The IRGC Navy has a sizable fleet of relatively small, high speed and highly-maneuverable attack craft.

Iran’s Islamic Revolutionary Guard Corps (IRGC) is stepping up its harassment of U.S. forces in the Persian Gulf. In the past few weeks, U.S. ships had to swerve and fire warning shots on separate occasions to avoid colliding with oncoming Iranian ships. The U.S. Navy recorded 31 such instances of "unsafe and/or unprofessional interactions" by Iran in the first half of this year, compared to 23 in all of 2015. The increase corresponds to the implementation of the Joint Comprehensive Plan of Action (JCPOA) on Iran’s nuclear program in January, but this is not just a game of chicken to test U.S. resolve in the wake of the deal.
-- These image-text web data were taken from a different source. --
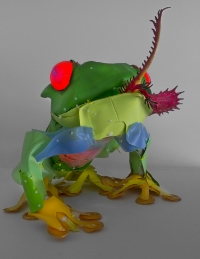 """Disappearing Tree Frog"" by Cynthia Minet"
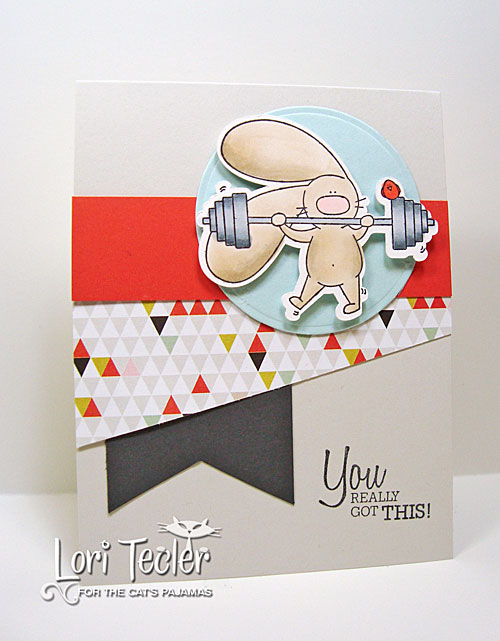 You Really Got This card-designed by Lori Tecler/Inking Aloud-stamps from The Cat's Pajamas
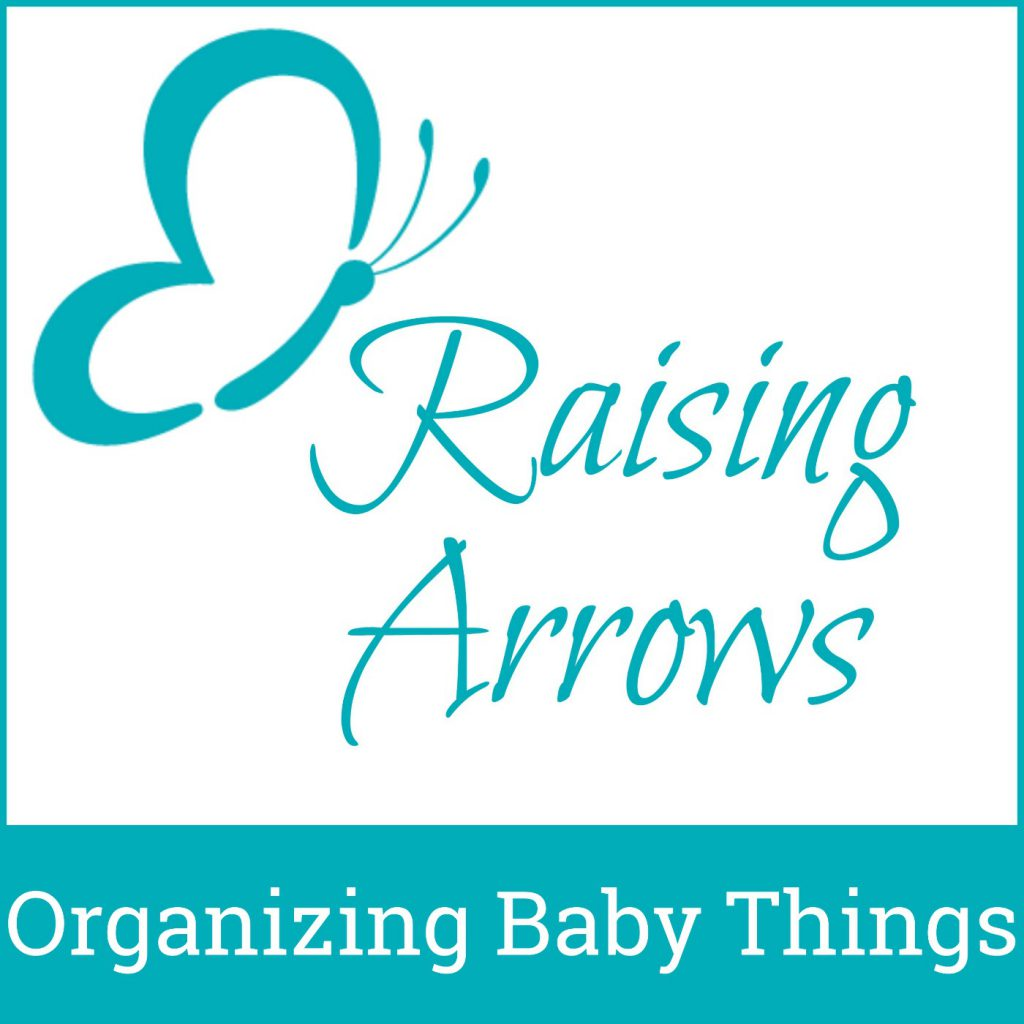 How to organize the baby things you often keep in the bedroom - Raising Arrows Podcast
More importantly, these incidents are live-fire maneuvers for Iran’s larger strategy to contest U.S. predominance in the Persian Gulf.

This strategy is called anti-access/area denial (A2/AD). Anti-access prevents enemy forces from projecting power into a theater of operations, while area denial degrades the enemy’s ability to operate once in that theater. In other words, don’t let your enemy get into your front yard, but if it does, wear it down.

Iran has been actively developing such a strategy for the Persian Gulf. Since Operation Praying Mantis in 1988, where the United States wiped out half of Iran’s navy in an afternoon, Tehran understands the prohibitive costs of trying to confront superior U.S. conventional forces head-to-head. Since then, the Iranians have focused instead on asymmetric capabilities and tactics pitting their own forces’ strengths against U.S. vulnerabilities.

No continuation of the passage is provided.